Note: This is a copy of my blog post published in Zendesk Engineering on medium
At Zendesk, we started our Kubernetes journey in September 2015, shortly after version 1.0 was publicly available. At the time of v1.0 not much information was available and we didn’t have a lot of experience, so some configuration choices that made sense four years ago have had to be reconsidered as the years went by.
Our clusters have seen multiple potentially disruptive migrations in production. For example in 2018, we changed the CNI implementation from flannel to AWS VPC CNI Plugin, in 2019 we migrated our etcd installation from v2 to v3 data format, and most recently we performed a Service CIDR Block migration across our live production clusters.
When we originally provisioned clusters we assumed having ClusterIPs in different clusters allocated from the same CIDR Range block would be fine since Service ClusterIPs are only resolvable in-cluster, and therefore we would be conserving valuable private IPv4 network space. So, each of our clusters was configured using the same RFC 1918 private CIDR block for service ClusterIPs.
Since that time hyper-growth in both the scale of our infrastructure and adoption of our Kubernetes platform at Zendesk has led us to consider spreading related microservices across multiple clusters, connected by service mesh technology. Clearly, having the same ClusterIP assigned to different services across clusters had downsides for service discovery and routing that needed to be fixed.

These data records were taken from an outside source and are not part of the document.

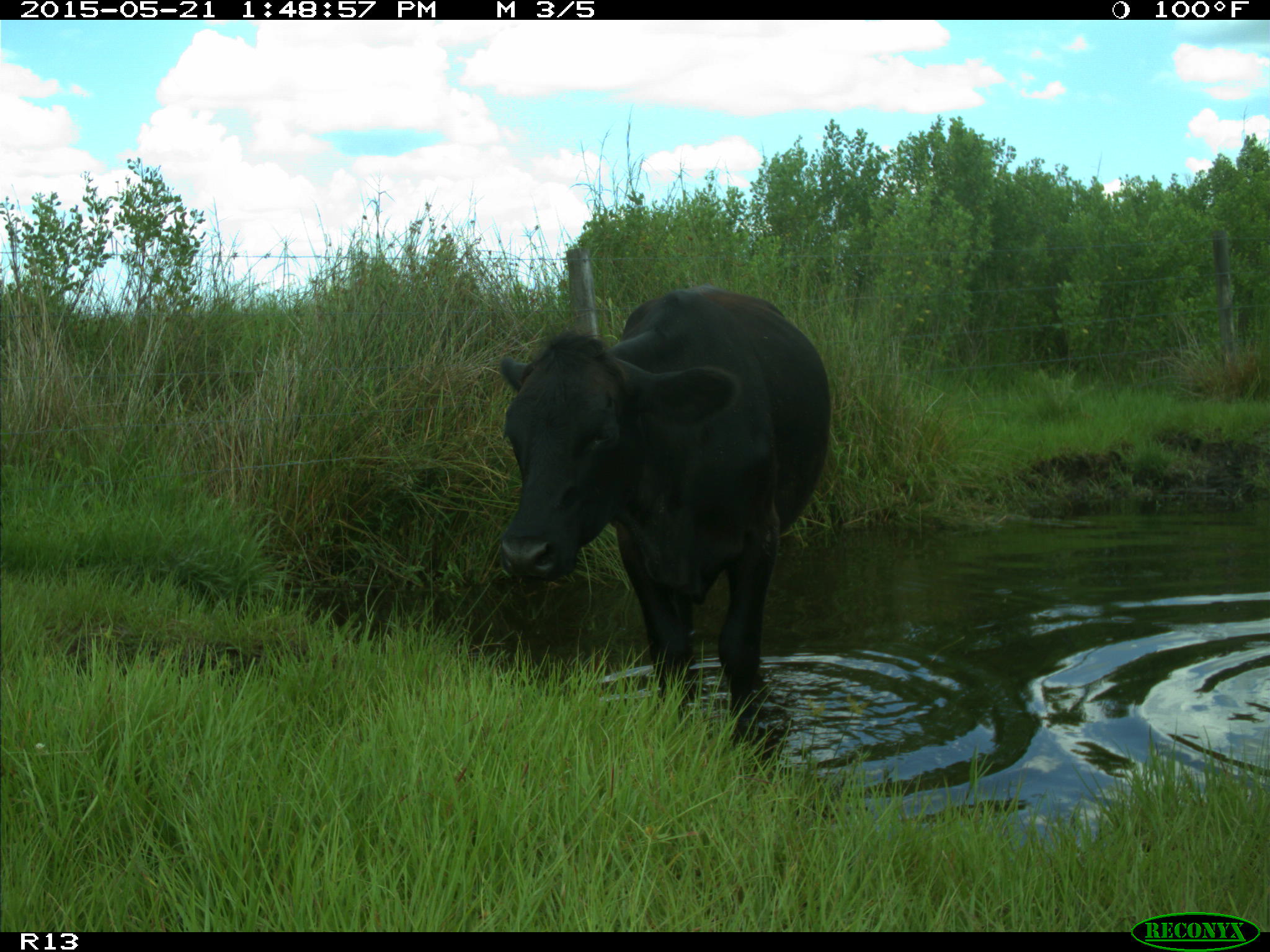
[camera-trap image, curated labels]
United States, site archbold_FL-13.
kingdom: Animalia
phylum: Chordata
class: Mammalia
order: Artiodactyla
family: Bovidae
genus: Bos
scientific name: Bos taurus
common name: domestic cow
Bos taurus (domestic cow).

Testing quickly showed that changing the
--service-cluster-ip-range flag on the API Server would not be enough. Existing services would continue to use the old ClusterIPs, whereas kube-proxy would no longer populate IPTables rules for these services, whose old ClusterIPs would then be outside of the configured range. Beyond this, we found that ClusterIPs are immutable. In order to update them each service would need to be deleted and recreated to pick up it’s new IP, thus creating a short but unacceptable service interruption in production.

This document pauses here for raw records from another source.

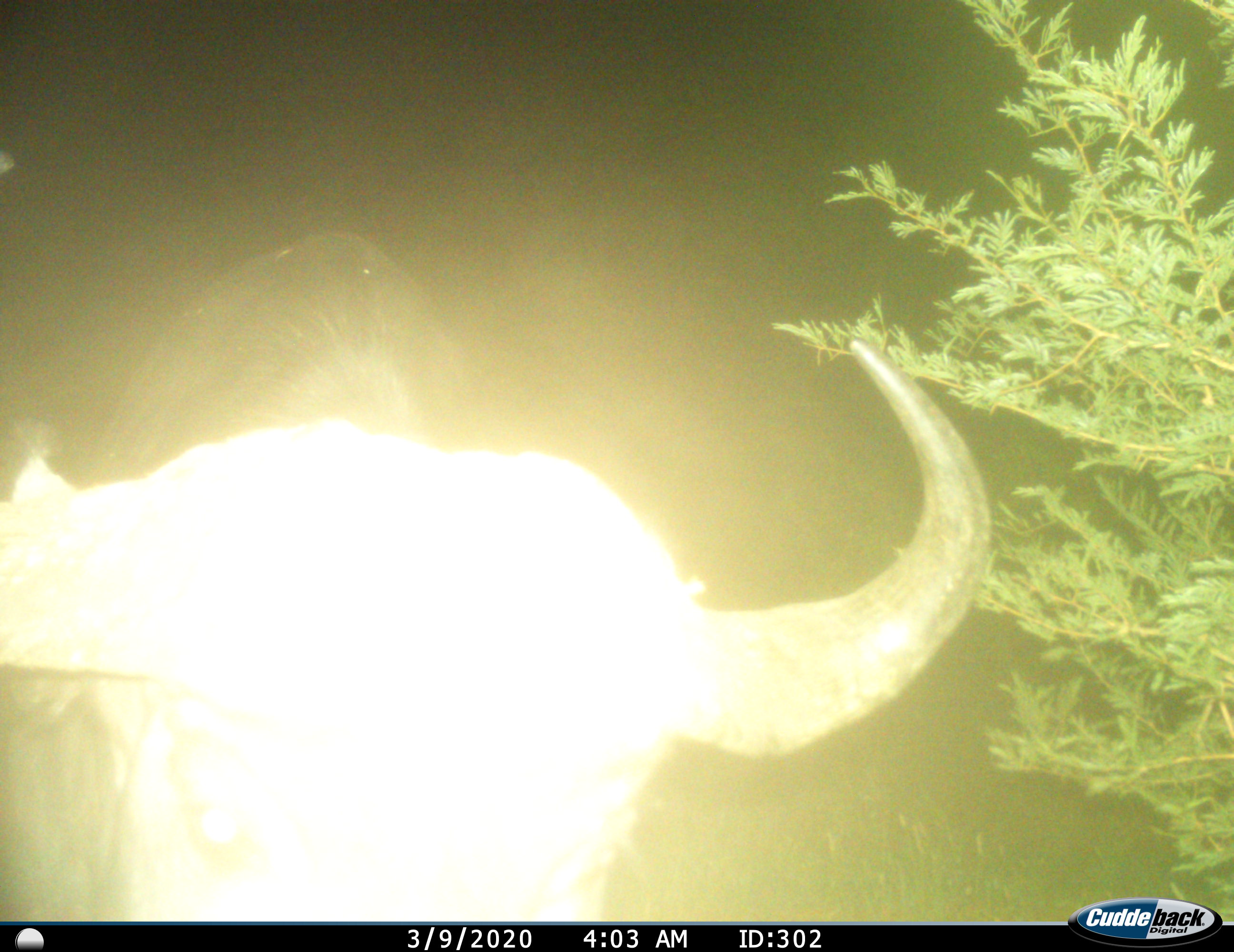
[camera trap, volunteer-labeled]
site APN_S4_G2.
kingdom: Animalia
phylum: Chordata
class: Mammalia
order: Artiodactyla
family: Bovidae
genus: Syncerus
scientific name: Syncerus caffer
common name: african buffalo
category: buffalo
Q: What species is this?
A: Buffalo (african buffalo) (Syncerus caffer).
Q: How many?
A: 1.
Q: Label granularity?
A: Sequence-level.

To overcome these issues, we performed a few rounds of research and tried different approaches for migration.
We had a brainstorming session and identified several options that might work out:
Finally, we outlined the following migration procedure:
With that in place, we started to test the migration in our staging infrastructure and found a few other issues:
During testing of the migration in our staging clusters, the migration would sometimes fail with an error indicating there are no free Cluster IPs available. After some digging in the kubernetes codebase, we found that there is a RangeAllocation object that stores a bitmap of used IP Addresses in the block, and if Service CIDR changes, the data becomes invalid and causes issues when new ClusterIP is allocated. So, we updated the migration procedure to stop the kube-controller-manager and remove the RangeAllocation object from etcd after confirming it wouldn’t cause any other issues.
When we changed the service CIDR range, we needed to reissue certs used by Kubernetes API Servers. The new certs would need to include the ClusterIP address of the
kubernetes.default.svc.cluster.local from the new Service CIDR range. However, to generate those certs we would need to know ahead of time which IP from the new CIDR block would be assigned to the Kubernetes service. So, our migration utility ensured that Kube API Server would get the first IP address from the configured Service CIDR range and we update code that requests certificates to follow the same logic.
After hosting pre-mortem meetings and performing the migration back and forth several times in staging we were confident that we could proceed to production. We deemed this change to be high risk in its nature, so we need to take extra precautionary steps. We worked with our Incident Management team and requested a maintenance window to perform the migration. To further reduce potential impact, we integrated the migration utility with an internal system to look up the criticality tier of the services, so that we could perform the migration for the less critical services first, before moving on to increasingly visible services. From a technical perspective, the migration steps were the following:
With all preparation done, we sent out our notification to customers, adjusted our timeframes a bit to meet their needs, and blocked a few weekends to perform the rollout in production. Thanks to detailed planning and preparation, we were able to complete our migration across all production clusters without even the smallest blip in QoS for Zendesk customers. This paved the way for cross-cluster service mesh, extending Kubernetes Service IP lookups and routing across cluster boundaries at Zendesk.